Please continue the forum thread about a past San Diego bike race from where it stops.

>> begin Selected extract

# San Diego Race



## gcaz (Mar 24, 2005)

I did a ride/race (don't think it was USCF) about 15 years ago in San Diego that started downtown, made it's way to the beach, did some climbing around Point Loma (I think) and then ended up back downdown. It was a pretty huge event -- hundreds of riders and full traffic control.

It was a really nice ride, but I can't Google anything that looks like that.

Any ideas about what the ride was and whether it's still held?


----------



## svend (Jul 18, 2003)

gcaz said:


> I did a ride/race (don't think it was USCF) about 15 years ago in San Diego that started downtown, made it's way to the beach, did some climbing around Point Loma (I think) and then ended up back downdown. It was a pretty huge event -- hundreds of riders and full traffic control.
> 
> It was a really nice ride, but I can't Google anything that looks like that.

>> end Selected extract
>> begin Given information

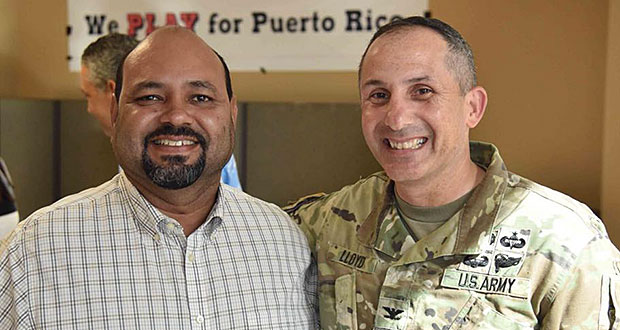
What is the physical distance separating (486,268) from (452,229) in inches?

>> end Given information

§ Task response
> 
> Any ideas about what the ride was and whether it's still held?


Wow, great loop, I'm sure it isn't held anymore. Too bad as that would be a fun one. 
SD road race held in late Feb in East County is a good ride.


----------



## gcaz (Mar 24, 2005)

svend said:


> Wow, great loop, I'm sure it isn't held anymore. Too bad as that would be a fun one.
> SD road race held in late Feb in East County is a good ride.


I think it's no more; I checked every ride from USCF to charity rides and it doesn't look like it's done anymore.

On the other hand I found some other rides that look fun!

Thanks!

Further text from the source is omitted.